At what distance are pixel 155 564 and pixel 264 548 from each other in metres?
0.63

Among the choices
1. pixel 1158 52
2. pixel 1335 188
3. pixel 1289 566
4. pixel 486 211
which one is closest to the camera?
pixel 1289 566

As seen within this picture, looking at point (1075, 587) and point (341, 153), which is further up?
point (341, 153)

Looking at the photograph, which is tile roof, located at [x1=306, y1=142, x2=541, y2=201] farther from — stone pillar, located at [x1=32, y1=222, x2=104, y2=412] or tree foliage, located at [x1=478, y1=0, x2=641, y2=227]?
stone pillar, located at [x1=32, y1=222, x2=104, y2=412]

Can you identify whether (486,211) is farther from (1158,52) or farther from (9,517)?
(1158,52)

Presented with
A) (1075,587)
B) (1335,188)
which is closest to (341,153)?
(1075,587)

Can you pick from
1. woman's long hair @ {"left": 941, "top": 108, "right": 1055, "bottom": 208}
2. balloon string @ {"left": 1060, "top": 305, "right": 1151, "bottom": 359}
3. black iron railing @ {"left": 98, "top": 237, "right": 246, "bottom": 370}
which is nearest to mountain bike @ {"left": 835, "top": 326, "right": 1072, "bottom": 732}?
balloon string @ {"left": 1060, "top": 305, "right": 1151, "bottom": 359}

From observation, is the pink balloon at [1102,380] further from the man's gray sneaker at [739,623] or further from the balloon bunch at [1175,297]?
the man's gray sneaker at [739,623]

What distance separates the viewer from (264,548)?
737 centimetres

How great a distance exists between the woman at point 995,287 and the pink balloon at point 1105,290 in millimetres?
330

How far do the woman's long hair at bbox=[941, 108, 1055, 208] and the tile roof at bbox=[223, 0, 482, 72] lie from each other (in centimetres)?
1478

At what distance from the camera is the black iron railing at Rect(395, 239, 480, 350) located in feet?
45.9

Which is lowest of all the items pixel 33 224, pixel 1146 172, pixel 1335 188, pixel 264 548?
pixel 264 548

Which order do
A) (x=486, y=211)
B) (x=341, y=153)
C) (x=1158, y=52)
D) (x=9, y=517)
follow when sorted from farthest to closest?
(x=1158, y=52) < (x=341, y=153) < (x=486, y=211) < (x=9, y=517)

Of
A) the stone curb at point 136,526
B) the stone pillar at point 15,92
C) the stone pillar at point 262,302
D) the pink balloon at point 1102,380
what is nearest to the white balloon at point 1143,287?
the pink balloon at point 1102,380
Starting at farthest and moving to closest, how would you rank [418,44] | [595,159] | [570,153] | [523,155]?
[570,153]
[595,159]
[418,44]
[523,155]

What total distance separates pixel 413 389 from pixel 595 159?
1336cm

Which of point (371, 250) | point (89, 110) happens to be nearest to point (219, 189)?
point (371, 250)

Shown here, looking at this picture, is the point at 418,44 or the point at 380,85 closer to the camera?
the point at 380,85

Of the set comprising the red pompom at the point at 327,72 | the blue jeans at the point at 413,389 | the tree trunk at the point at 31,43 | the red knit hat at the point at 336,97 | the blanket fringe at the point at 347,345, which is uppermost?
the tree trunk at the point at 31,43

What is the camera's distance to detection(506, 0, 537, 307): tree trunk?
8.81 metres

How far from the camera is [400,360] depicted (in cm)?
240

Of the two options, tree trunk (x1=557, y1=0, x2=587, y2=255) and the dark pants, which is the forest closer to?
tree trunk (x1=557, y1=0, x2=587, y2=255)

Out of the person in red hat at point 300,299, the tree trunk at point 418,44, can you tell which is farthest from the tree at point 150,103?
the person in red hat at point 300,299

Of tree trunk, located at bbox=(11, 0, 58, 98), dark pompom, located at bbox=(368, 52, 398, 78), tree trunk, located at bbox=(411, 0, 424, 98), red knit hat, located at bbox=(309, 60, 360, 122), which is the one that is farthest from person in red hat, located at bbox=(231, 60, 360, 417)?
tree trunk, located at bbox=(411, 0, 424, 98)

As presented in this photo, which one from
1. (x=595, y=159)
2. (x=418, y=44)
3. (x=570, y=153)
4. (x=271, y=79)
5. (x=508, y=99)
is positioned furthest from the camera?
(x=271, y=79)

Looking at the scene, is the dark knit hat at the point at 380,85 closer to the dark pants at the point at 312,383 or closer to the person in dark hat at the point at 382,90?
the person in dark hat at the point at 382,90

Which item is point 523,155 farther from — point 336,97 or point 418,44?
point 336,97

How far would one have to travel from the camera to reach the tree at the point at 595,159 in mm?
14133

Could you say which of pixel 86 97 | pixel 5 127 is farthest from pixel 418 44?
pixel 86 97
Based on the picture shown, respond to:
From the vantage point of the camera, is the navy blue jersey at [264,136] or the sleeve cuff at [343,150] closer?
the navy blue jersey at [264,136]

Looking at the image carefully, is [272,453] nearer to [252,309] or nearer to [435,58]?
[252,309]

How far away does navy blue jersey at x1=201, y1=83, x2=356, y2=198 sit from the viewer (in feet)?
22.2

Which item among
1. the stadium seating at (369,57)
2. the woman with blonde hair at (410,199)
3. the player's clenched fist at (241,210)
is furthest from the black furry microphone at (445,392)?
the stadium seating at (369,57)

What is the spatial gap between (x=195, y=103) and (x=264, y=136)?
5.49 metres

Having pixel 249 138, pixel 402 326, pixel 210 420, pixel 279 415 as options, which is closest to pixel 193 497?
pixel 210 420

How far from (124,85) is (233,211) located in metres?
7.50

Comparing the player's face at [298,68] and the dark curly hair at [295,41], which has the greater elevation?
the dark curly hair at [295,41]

━━━

[SET PROBLEM]
Every entry above should be retyped exactly as shown.

[PROBLEM SOLUTION]
At what distance are pixel 155 564 and pixel 264 548 from each other in metres?
0.63

Among the choices
1. pixel 1158 52
2. pixel 1335 188
3. pixel 1289 566
4. pixel 486 211
which one is closest to the camera?
pixel 1289 566

As seen within this picture, looking at point (1075, 587) and point (341, 153), which is further up?
point (341, 153)

Looking at the photograph, which is tile roof, located at [x1=306, y1=142, x2=541, y2=201] farther from — stone pillar, located at [x1=32, y1=222, x2=104, y2=412] or tree foliage, located at [x1=478, y1=0, x2=641, y2=227]?
stone pillar, located at [x1=32, y1=222, x2=104, y2=412]

Can you identify whether (486,211) is farther from (1158,52) or farther from (9,517)?
(1158,52)

Presented with
A) (1075,587)
B) (1335,188)
which is closest to (341,153)?
(1075,587)

Can you pick from
1. woman's long hair @ {"left": 941, "top": 108, "right": 1055, "bottom": 208}
2. balloon string @ {"left": 1060, "top": 305, "right": 1151, "bottom": 359}
3. black iron railing @ {"left": 98, "top": 237, "right": 246, "bottom": 370}
which is nearest to mountain bike @ {"left": 835, "top": 326, "right": 1072, "bottom": 732}?
balloon string @ {"left": 1060, "top": 305, "right": 1151, "bottom": 359}

From observation, is the pink balloon at [1102,380] further from the man's gray sneaker at [739,623] or further from the balloon bunch at [1175,297]?
the man's gray sneaker at [739,623]

What distance separates the viewer from (264,548)?
737 centimetres

How great a distance exists between the woman at point 995,287 and the pink balloon at point 1105,290 in millimetres?
330

How far do the woman's long hair at bbox=[941, 108, 1055, 208] and the tile roof at bbox=[223, 0, 482, 72] lie from each other (in centimetres)?
1478

At what distance from the camera is the black iron railing at Rect(395, 239, 480, 350) located in feet?
45.9

Which is lowest of all the items pixel 33 224, pixel 1146 172, pixel 1335 188, pixel 264 548?
pixel 264 548

Which order do
A) (x=486, y=211)
B) (x=341, y=153)
C) (x=1158, y=52)
D) (x=9, y=517)
follow when sorted from farthest to closest?
(x=1158, y=52) < (x=341, y=153) < (x=486, y=211) < (x=9, y=517)

Of
A) the stone curb at point 136,526
B) the stone pillar at point 15,92
C) the stone pillar at point 262,302
D) the pink balloon at point 1102,380
what is nearest to the white balloon at point 1143,287?
the pink balloon at point 1102,380
Starting at farthest and moving to closest, how would you rank [418,44] | [595,159] | [570,153] | [523,155]?
[570,153]
[595,159]
[418,44]
[523,155]

What total distance separates pixel 413 389 from pixel 595 159?
1336cm

Which of point (371, 250) | point (89, 110) happens to be nearest to point (219, 189)?
point (371, 250)

Shown here, looking at this picture, is the point at 418,44 or the point at 380,85 closer to the camera?
the point at 380,85

Of the set comprising the red pompom at the point at 327,72 | the blue jeans at the point at 413,389 | the tree trunk at the point at 31,43 | the red knit hat at the point at 336,97 | the blanket fringe at the point at 347,345, which is uppermost?
the tree trunk at the point at 31,43

What is the camera's distance to detection(506, 0, 537, 307): tree trunk?
8.81 metres

How far from the camera is [400,360] depicted (in cm)?
240

Of the two options, tree trunk (x1=557, y1=0, x2=587, y2=255) and the dark pants, which is the forest closer to?
tree trunk (x1=557, y1=0, x2=587, y2=255)

Out of the person in red hat at point 300,299, the tree trunk at point 418,44, can you tell which is farthest from the tree at point 150,103?
the person in red hat at point 300,299

Of tree trunk, located at bbox=(11, 0, 58, 98), dark pompom, located at bbox=(368, 52, 398, 78), tree trunk, located at bbox=(411, 0, 424, 98), red knit hat, located at bbox=(309, 60, 360, 122), which is the one that is farthest from person in red hat, located at bbox=(231, 60, 360, 417)?
tree trunk, located at bbox=(411, 0, 424, 98)

As presented in this photo, which one from
1. (x=595, y=159)
2. (x=418, y=44)
3. (x=570, y=153)
4. (x=271, y=79)
5. (x=508, y=99)
is positioned furthest from the camera?
(x=271, y=79)

Looking at the scene, is the dark knit hat at the point at 380,85 closer to the dark pants at the point at 312,383 or closer to the person in dark hat at the point at 382,90?
the person in dark hat at the point at 382,90

Which item is point 523,155 farther from — point 336,97 or point 418,44?
point 336,97

How far would one have to travel from the camera to reach the tree at the point at 595,159 in mm?
14133

Could you say which of pixel 86 97 | pixel 5 127 is farthest from pixel 418 44?
pixel 86 97
Based on the picture shown, respond to:
From the vantage point of the camera, is the navy blue jersey at [264,136] or the sleeve cuff at [343,150] closer?
the navy blue jersey at [264,136]

Looking at the image carefully, is [272,453] nearer to [252,309] or nearer to [435,58]?
[252,309]

How far away does navy blue jersey at x1=201, y1=83, x2=356, y2=198 sit from the viewer (in feet)?
22.2

Which item among
1. the stadium seating at (369,57)
2. the woman with blonde hair at (410,199)
3. the player's clenched fist at (241,210)
is furthest from the black furry microphone at (445,392)?
the stadium seating at (369,57)

What is the spatial gap between (x=195, y=103) and (x=264, y=136)?
5.49 metres

Having pixel 249 138, pixel 402 326, pixel 210 420, pixel 279 415 as options, which is closest to pixel 193 497?
pixel 210 420

How far from (124,85) is (233,211) located in metres?
7.50

Comparing the player's face at [298,68] and the dark curly hair at [295,41], which has the greater elevation?
the dark curly hair at [295,41]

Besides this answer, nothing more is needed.